Luego de decantadas búsquedas, el maestro concluyó que la forma menos primitiva de la vida era aquella subyugada a la precisión geométrica. Las aristas entre las líneas rectas tenían menos de brutal que el encuentro sincopado de los cuerpos grasos, y quedaba comprobado, en la estructura desnuda de las moléculas, en la rigidez de los enlaces el abrumador peso de la belleza. Poliedros eran las formas del encanto. Poliedros los matices de la revelación y, seguramente, si existía un Dios sería su rostro una amable máscara poliédrica.
Concluida esta parte de la investigación, asumiendo sus resultados con cada partícula de fe, el maestro se esforzó por comunicar a sus discípulos las profundidades de su hallazgo. Debía hacerlo, sin embargo, de la mejor manera posible, y esta era, en coherencia con su discurso, una entelequia de formas rectas, aristas en choque y caras confluyentes. Su discurso debía ser, por supuesto, un discurso poliédrico. Se aplico en los dobleces necesarios, acomodó la lengua a la posibilidad del prisma y consiguió que cada verbo saliera refractario en la oración. Le tomó largas jornadas de silencio acomodarse a las nuevas necesidades de su expresión, pero, una vez conseguidas, estaba seguro del impacto que tendría en los oídos de los fieles.

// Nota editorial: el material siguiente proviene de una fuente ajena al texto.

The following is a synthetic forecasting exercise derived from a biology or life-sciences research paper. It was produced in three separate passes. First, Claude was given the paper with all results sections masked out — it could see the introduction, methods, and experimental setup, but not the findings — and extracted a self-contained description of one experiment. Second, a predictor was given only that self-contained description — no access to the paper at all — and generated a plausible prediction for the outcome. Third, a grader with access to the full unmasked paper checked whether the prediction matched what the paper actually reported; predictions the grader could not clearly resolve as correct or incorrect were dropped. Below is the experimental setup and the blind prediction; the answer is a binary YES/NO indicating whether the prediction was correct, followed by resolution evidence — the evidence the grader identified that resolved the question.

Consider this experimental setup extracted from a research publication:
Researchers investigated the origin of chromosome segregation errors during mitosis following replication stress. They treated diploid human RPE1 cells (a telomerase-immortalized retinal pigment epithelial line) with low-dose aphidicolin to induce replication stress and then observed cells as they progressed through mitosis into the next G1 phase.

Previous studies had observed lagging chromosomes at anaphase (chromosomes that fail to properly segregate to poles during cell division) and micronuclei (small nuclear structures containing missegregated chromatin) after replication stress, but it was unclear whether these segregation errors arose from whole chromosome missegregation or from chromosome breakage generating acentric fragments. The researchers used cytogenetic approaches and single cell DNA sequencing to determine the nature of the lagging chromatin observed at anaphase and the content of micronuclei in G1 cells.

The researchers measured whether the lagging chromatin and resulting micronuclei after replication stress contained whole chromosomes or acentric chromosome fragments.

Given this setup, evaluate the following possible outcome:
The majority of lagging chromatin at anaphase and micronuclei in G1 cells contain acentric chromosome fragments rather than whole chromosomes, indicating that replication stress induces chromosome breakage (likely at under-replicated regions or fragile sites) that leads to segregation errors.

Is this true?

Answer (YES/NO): YES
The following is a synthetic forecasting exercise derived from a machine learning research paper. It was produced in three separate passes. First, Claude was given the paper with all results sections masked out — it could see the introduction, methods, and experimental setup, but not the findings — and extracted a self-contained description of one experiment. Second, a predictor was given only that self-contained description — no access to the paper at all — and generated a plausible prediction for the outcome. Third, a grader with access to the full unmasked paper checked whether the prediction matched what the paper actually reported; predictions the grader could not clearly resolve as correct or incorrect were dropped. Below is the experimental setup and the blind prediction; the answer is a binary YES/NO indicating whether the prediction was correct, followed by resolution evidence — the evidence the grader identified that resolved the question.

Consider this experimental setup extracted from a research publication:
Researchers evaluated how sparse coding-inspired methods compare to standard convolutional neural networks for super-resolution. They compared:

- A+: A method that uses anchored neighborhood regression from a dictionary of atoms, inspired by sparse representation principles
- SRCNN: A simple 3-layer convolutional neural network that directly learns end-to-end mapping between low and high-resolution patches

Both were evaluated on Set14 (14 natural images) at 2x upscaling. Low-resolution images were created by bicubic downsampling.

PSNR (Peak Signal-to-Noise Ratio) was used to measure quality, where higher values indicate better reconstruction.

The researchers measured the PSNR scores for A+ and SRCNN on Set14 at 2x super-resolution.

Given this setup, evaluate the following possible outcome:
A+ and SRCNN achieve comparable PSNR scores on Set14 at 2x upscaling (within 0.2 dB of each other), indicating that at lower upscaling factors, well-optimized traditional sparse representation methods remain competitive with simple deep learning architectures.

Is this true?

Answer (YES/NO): YES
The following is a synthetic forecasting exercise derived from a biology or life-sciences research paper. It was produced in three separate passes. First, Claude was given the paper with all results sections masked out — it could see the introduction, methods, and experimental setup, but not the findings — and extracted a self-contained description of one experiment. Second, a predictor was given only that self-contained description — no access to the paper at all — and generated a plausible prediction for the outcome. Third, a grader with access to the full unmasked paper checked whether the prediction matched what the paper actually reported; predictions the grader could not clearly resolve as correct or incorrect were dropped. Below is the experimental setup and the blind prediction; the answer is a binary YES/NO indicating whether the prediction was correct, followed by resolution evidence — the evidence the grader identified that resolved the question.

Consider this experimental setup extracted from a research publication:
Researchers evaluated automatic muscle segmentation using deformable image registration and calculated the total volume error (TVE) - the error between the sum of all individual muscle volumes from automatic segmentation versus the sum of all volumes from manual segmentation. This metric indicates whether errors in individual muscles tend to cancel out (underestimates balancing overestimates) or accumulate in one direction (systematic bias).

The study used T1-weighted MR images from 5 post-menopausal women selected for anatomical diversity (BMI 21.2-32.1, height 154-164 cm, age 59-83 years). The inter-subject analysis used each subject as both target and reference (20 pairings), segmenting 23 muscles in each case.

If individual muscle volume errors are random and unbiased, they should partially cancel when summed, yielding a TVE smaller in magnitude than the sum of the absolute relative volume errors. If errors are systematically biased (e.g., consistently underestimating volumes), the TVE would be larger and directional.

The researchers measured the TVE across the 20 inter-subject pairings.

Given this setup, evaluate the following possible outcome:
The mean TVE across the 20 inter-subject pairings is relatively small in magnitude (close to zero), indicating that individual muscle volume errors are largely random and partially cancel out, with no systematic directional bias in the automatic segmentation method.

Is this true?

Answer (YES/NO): NO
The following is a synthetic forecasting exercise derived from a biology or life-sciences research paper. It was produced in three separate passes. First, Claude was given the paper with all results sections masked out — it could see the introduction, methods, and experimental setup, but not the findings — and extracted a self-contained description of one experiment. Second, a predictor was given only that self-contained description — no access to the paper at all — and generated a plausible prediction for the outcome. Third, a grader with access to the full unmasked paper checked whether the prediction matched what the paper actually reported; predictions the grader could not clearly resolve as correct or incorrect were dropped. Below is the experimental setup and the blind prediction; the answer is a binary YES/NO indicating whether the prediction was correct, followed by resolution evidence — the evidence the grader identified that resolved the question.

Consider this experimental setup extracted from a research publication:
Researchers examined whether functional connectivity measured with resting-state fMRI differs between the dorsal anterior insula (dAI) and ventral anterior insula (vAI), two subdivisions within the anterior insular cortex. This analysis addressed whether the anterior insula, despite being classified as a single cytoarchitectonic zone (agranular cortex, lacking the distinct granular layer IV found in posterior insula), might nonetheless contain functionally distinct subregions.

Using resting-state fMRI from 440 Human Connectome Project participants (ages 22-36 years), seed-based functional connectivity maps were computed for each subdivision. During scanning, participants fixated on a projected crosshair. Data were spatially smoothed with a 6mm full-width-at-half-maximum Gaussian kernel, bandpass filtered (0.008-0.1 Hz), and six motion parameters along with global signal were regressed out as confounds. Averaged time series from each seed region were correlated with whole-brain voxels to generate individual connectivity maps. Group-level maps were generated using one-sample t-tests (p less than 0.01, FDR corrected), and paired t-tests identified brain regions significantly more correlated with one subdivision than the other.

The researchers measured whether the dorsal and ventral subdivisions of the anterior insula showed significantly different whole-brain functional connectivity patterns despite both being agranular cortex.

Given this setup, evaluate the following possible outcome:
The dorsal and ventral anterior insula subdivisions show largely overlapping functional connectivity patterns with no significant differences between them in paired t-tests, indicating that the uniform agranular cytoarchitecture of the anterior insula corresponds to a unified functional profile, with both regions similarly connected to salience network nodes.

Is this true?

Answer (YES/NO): NO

Los mecanismos de la presentación se pusieron en marcha, y en dos semanas se congregó a la plena cantidad de participantes numerados para contar con su asistencia a multitudinaria congregación para oídos prestar y atentos ver las posibilidades de la forma nueva de pensamiento nuevo a la belleza dedicado. Encuentros en los pasillos murmuraban la excitación y el maestro sobre el púlpito palpitaba cuando frente a todos la voz levantó para expresarse en el recién aprendido artificio de idioma refractado como luz en arcoíris.
El prisma del lenguaje funcionó. «El maestro enloqueció», dijeron muchos.